▸ **Exercise prompt**
Print the lines word for word, starting with the line that contains "Is point (214, 663)" and continuing through the final line.

▸ **Lines on spatial positioning**
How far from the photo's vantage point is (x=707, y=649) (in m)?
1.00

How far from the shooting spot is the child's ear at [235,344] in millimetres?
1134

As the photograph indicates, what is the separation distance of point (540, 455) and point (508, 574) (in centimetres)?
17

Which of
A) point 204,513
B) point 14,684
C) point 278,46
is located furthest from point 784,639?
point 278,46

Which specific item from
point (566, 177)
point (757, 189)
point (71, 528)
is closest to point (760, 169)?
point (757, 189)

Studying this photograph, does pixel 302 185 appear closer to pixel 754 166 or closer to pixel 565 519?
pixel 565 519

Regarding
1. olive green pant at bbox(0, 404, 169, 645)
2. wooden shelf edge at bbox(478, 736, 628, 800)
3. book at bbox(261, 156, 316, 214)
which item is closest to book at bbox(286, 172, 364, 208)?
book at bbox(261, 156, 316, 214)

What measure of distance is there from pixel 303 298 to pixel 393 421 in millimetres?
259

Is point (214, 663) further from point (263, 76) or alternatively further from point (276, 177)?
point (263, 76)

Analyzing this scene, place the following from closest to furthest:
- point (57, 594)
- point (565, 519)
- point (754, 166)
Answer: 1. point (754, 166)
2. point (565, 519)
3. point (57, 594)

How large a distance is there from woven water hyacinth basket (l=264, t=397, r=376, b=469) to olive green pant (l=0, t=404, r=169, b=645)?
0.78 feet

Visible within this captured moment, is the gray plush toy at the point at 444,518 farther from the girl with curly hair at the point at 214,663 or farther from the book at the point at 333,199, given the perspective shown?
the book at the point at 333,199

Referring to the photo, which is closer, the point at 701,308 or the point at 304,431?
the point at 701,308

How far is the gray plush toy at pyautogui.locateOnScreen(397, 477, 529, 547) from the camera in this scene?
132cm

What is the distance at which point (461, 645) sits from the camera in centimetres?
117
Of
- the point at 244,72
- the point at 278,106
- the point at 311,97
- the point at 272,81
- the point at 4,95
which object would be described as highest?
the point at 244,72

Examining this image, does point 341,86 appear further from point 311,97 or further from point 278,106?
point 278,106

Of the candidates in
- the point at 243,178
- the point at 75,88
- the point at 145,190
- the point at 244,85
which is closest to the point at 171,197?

▸ **Full output**
Is point (214, 663) further from point (263, 76) or alternatively further from point (276, 177)?
point (263, 76)

Analyzing this scene, place the following from closest to furthest:
- point (57, 594)
- point (565, 519)
- point (754, 166)
Answer: 1. point (754, 166)
2. point (565, 519)
3. point (57, 594)

How large a distance is there from woven water hyacinth basket (l=264, t=397, r=376, b=469) to olive green pant (l=0, t=404, r=169, b=645)?
0.78 feet

Visible within this captured moment, is the gray plush toy at the point at 444,518 farther from the girl with curly hair at the point at 214,663 or farther from the book at the point at 333,199, given the perspective shown?
the book at the point at 333,199

Referring to the photo, which is closer, the point at 701,308 or the point at 304,431?
the point at 701,308

How far is the gray plush toy at pyautogui.locateOnScreen(397, 477, 529, 547) from the camera in this scene?
132cm

What is the distance at which point (461, 645) sits from the camera in centimetres?
117
Of
- the point at 244,72
- the point at 278,106
- the point at 311,97
- the point at 272,81
- the point at 4,95
which object would be described as highest?
the point at 244,72

Examining this image, does point 341,86 appear further from point 311,97 or further from point 278,106?
point 278,106

Of the candidates in
- the point at 243,178
- the point at 75,88
- the point at 145,190
- the point at 244,85
which is closest to the point at 171,197?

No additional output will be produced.